Beginning with the line containing "Given the objects" and ending with the last line, repeat the records exactly.

_Data entries_
"""

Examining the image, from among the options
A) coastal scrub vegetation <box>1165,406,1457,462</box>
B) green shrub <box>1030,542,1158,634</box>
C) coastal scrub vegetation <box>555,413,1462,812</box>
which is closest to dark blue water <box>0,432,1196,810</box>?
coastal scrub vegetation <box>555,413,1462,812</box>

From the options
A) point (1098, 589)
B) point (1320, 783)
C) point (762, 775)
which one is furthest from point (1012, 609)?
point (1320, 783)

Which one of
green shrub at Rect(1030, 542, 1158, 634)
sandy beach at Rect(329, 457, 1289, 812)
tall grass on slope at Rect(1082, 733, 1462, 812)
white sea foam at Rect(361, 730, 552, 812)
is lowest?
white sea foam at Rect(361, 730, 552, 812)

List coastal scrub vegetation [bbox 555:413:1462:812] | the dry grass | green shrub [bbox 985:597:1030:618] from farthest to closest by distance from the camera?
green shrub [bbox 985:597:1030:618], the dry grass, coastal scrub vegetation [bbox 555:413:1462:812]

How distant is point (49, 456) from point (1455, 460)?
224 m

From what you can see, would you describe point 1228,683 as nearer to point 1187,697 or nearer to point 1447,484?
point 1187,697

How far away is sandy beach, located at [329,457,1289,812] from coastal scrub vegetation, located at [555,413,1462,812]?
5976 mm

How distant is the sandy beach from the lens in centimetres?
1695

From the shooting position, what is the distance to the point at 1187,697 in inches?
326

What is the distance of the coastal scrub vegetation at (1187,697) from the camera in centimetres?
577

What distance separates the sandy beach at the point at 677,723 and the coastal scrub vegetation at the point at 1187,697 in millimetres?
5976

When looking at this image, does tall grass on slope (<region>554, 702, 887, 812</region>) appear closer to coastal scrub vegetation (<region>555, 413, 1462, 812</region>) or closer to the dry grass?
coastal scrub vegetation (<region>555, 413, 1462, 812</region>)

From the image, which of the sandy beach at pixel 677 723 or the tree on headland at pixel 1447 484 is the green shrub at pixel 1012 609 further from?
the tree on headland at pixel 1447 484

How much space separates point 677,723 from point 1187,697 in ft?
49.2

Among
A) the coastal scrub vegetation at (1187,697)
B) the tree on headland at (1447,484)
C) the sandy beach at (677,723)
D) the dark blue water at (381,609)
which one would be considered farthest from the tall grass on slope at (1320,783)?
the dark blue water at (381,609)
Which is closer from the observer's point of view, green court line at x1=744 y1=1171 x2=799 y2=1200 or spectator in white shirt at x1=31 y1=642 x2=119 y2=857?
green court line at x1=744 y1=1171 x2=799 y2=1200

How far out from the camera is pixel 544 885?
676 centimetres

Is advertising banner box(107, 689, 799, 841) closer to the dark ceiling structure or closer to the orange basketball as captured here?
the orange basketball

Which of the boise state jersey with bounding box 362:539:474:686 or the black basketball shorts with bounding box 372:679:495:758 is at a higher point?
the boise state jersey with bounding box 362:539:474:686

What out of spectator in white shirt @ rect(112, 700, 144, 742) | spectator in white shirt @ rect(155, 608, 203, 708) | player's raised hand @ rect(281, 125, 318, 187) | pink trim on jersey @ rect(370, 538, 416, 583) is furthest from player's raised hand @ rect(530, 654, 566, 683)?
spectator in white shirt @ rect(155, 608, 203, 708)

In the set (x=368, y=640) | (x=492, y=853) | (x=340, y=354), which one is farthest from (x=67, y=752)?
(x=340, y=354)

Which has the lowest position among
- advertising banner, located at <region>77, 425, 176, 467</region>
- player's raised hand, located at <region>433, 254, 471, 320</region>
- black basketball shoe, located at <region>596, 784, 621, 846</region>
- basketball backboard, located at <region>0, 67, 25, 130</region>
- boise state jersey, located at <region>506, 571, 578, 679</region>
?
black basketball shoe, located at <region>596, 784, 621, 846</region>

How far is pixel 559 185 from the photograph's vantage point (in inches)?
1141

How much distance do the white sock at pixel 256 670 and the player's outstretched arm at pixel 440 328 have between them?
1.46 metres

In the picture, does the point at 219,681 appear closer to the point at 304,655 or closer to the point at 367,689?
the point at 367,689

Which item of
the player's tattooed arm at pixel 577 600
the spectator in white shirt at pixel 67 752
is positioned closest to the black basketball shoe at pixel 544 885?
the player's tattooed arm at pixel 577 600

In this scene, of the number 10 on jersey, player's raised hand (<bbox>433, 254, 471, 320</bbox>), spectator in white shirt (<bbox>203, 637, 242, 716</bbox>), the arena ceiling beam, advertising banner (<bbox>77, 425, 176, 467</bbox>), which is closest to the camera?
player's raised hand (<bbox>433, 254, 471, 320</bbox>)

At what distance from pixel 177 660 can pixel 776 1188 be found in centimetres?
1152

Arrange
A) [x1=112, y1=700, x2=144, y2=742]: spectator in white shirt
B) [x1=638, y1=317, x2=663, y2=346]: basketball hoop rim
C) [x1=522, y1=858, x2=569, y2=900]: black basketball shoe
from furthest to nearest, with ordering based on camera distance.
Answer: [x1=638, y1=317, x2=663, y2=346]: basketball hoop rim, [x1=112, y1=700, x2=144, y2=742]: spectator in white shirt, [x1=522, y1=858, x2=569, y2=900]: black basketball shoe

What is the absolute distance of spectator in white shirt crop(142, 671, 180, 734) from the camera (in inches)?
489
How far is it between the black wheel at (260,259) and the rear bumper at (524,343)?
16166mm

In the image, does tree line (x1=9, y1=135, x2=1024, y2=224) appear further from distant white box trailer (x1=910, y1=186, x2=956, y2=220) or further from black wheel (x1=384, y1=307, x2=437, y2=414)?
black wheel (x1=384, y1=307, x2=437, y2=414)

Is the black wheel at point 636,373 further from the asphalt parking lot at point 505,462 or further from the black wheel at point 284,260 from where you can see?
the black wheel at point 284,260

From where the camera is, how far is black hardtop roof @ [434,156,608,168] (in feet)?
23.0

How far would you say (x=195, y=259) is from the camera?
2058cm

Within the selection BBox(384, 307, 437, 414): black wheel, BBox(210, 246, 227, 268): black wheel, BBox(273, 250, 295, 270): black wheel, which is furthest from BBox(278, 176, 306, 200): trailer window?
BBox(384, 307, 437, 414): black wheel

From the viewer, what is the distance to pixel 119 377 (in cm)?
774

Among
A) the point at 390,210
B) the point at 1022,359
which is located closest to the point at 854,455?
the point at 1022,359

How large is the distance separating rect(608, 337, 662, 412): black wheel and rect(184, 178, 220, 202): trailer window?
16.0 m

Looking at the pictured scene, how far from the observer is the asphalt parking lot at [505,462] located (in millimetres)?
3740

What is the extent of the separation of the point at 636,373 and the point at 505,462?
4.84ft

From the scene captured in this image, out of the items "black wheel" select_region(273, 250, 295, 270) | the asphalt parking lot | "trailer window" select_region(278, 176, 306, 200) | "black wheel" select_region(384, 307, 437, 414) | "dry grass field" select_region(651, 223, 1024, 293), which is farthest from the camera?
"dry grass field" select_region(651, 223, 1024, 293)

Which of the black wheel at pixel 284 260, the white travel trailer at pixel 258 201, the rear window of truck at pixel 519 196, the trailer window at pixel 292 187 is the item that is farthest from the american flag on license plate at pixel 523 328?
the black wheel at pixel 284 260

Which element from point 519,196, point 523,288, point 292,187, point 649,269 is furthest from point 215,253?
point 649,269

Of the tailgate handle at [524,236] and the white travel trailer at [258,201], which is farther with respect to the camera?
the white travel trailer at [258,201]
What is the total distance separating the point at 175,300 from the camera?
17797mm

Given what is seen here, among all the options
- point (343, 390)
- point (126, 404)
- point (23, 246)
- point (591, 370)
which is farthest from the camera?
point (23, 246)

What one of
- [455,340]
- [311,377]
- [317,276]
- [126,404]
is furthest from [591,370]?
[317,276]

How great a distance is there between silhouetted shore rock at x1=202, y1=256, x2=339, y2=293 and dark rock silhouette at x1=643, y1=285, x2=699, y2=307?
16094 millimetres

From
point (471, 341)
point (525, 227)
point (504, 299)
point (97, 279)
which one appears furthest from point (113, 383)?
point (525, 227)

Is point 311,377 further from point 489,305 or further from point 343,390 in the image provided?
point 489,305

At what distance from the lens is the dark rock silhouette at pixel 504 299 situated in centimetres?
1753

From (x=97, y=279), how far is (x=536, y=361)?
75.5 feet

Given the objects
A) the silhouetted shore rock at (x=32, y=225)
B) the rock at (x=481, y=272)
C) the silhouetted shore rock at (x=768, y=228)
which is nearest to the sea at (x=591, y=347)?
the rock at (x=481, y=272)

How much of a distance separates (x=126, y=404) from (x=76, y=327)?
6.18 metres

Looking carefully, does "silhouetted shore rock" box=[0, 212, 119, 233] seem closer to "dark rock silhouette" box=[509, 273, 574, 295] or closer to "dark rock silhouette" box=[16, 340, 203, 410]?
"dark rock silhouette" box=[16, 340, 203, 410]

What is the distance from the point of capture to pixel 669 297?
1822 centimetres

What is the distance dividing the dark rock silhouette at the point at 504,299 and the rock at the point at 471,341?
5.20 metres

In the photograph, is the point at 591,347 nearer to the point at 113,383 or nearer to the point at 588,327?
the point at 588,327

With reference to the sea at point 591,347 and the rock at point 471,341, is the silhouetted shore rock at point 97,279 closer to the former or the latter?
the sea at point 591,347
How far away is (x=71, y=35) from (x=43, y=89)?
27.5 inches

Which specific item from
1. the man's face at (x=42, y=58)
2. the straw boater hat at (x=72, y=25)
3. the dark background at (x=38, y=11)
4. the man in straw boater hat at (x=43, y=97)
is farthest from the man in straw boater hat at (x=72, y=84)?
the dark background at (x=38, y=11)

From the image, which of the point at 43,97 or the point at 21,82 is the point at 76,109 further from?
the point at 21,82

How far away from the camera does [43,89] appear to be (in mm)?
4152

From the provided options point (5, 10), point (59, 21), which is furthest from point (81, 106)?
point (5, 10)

"""

_Response below_
Given the objects
A) the silhouetted shore rock at (x=32, y=225)
B) the rock at (x=481, y=272)
C) the silhouetted shore rock at (x=768, y=228)
which is nearest to the sea at (x=591, y=347)?
the rock at (x=481, y=272)

How much of a distance separates (x=126, y=404) from (x=76, y=327)?
6.18 metres

Looking carefully, does "silhouetted shore rock" box=[0, 212, 119, 233] seem closer to "dark rock silhouette" box=[509, 273, 574, 295] or closer to "dark rock silhouette" box=[16, 340, 203, 410]?
"dark rock silhouette" box=[16, 340, 203, 410]

What is the distance from the point of capture to pixel 669 297?
1822 centimetres

What is the distance dividing the dark rock silhouette at the point at 504,299 and the rock at the point at 471,341?
5.20 metres

In the photograph, is the point at 591,347 nearer to the point at 113,383 or nearer to the point at 588,327?
the point at 588,327

With reference to the sea at point 591,347 and the rock at point 471,341, is the silhouetted shore rock at point 97,279 closer to the former or the latter?
the sea at point 591,347
How far away is (x=71, y=35) from (x=43, y=89)?
27.5 inches

Which specific item from
1. the man's face at (x=42, y=58)
2. the straw boater hat at (x=72, y=25)
3. the dark background at (x=38, y=11)
4. the man in straw boater hat at (x=43, y=97)
is farthest from the man in straw boater hat at (x=72, y=84)?
the dark background at (x=38, y=11)

From the image, which of the point at 43,97 or the point at 21,82 is the point at 76,109 further from?
the point at 21,82

How far away from the camera does [43,89] appear to be (in mm)?
4152

From the provided options point (5, 10), point (59, 21), which is furthest from point (81, 106)?
point (5, 10)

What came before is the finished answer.